§ **PROVIDED TEXT**:
◆ ◆ ◆ ◆ ◆ ◆ ◆
She received the McArthur Genius Fellowship and she really was a true genius. I knew that when I first met her in 1958 when nobody was using that word; we were all trying to break in. But she had such attention to thought and detail. It’s a side that hasn’t been presented before even if you were lucky enough to see her Newbery acceptance speech or something like that.
Can you tell us what you consider to be the most interesting, relatively unknown piece about her that’s in this book? The piece that is the most fun is one that we worked on together that’s a conversation. The two of us would occasionally go out and present. And there was a real juggling act, a real balance between husband/wife, African American/Jewish American, novelist and poet, and even New Yorker and Midwesterner. We’d go out and we would highlight the differences between poetry and prose and the differences between the way we viewed raising kids and the way we viewed the work assets that we did—or in my case didn’t—have.
America still isn’t working. I’m not a believer in the easy labeling of the post‑Obama presidency as a post-racial era. America has a long, long way to go. And America still has what William Faulkner called the “sin of slavery.” And race isn’t taken as seriously as it should be. People forget that regardless of your cultural or racial background, you have other aspects of your relationship.
We never collaborated on a book, for example, because we couldn’t agree on how to cook chicken or how to make string beans. And that had as much to do with our cultural background as it did with our skin color. So that’s a fun one.
Is this a book that should be on the shelves of every library, whether it’s public school, academic, or special? Absolutely. It gives you a window into an intellect and it gives you a window into the soul of a major literary figure of the 20th century. It opens up African‑American literature to all professionals—librarians, teachers, and graduate students. And it opens up African‑American literature to students as well. But it also opens up youth literature far beyond children’s literature.
◆ ◆ ◆ ◆ ◆ ◆ ◆
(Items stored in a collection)
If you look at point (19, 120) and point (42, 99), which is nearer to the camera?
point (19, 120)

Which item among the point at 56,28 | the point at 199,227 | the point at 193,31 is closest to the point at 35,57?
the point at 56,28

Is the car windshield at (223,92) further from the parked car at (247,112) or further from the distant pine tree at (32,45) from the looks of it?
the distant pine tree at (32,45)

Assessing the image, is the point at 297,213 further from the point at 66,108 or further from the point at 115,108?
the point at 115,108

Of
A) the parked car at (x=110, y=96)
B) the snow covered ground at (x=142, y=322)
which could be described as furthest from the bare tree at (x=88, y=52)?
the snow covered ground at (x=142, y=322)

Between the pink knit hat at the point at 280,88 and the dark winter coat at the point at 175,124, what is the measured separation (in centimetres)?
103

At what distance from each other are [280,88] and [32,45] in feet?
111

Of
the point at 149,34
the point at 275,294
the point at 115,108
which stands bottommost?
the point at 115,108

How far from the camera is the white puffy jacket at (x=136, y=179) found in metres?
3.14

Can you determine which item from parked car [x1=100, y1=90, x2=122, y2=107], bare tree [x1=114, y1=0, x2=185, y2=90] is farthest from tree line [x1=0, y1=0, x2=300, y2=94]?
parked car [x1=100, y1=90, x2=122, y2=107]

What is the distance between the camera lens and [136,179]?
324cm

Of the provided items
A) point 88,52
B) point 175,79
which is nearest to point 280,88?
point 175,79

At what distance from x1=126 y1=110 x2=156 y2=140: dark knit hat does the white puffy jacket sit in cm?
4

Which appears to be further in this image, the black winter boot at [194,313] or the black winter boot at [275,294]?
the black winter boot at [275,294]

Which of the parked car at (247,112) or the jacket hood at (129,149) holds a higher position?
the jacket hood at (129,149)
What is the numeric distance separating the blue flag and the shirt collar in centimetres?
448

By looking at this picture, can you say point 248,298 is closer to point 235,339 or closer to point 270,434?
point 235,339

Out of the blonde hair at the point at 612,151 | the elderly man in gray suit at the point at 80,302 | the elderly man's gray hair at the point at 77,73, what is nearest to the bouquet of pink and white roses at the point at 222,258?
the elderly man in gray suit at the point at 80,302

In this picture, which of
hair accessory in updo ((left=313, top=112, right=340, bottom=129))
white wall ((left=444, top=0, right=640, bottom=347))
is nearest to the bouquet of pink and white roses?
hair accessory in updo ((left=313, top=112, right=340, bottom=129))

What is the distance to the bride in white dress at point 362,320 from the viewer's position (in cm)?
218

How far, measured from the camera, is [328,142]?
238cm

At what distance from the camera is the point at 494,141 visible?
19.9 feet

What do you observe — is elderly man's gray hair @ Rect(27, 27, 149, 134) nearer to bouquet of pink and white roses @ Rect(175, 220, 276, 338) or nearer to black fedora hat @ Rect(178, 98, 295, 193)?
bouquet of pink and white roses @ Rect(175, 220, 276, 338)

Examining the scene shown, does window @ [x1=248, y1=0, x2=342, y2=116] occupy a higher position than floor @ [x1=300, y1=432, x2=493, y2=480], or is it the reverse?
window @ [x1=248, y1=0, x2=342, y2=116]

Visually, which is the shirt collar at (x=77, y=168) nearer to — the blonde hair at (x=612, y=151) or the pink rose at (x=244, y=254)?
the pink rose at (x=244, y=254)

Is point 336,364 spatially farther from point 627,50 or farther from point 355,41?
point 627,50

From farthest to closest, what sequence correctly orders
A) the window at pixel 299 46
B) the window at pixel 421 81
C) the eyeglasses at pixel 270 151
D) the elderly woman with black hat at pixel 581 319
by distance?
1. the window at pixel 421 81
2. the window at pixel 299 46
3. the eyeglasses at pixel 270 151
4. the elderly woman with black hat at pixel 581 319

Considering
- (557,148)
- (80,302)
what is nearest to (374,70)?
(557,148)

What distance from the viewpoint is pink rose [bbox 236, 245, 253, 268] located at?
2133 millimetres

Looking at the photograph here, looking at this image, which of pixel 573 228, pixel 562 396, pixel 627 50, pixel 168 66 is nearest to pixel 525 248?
◆ ◆ ◆ ◆ ◆ ◆ ◆
§ **TASKS TO CARRY OUT**:
A. According to the interview, why did the two of them never collaborate on a book?
B. Write out everything in the interview from "America still isn’t" down to "that’s a fun one.", word for word.

§ **RESULTS IN ORDER**:
A. They couldn't agree on how to cook chicken or how to make string beans.

B.
America still isn’t working. I’m not a believer in the easy labeling of the post‑Obama presidency as a post-racial era. America has a long, long way to go. And America still has what William Faulkner called the “sin of slavery.” And race isn’t taken as seriously as it should be. People forget that regardless of your cultural or racial background, you have other aspects of your relationship.
We never collaborated on a book, for example, because we couldn’t agree on how to cook chicken or how to make string beans. And that had as much to do with our cultural background as it did with our skin color. So that’s a fun one.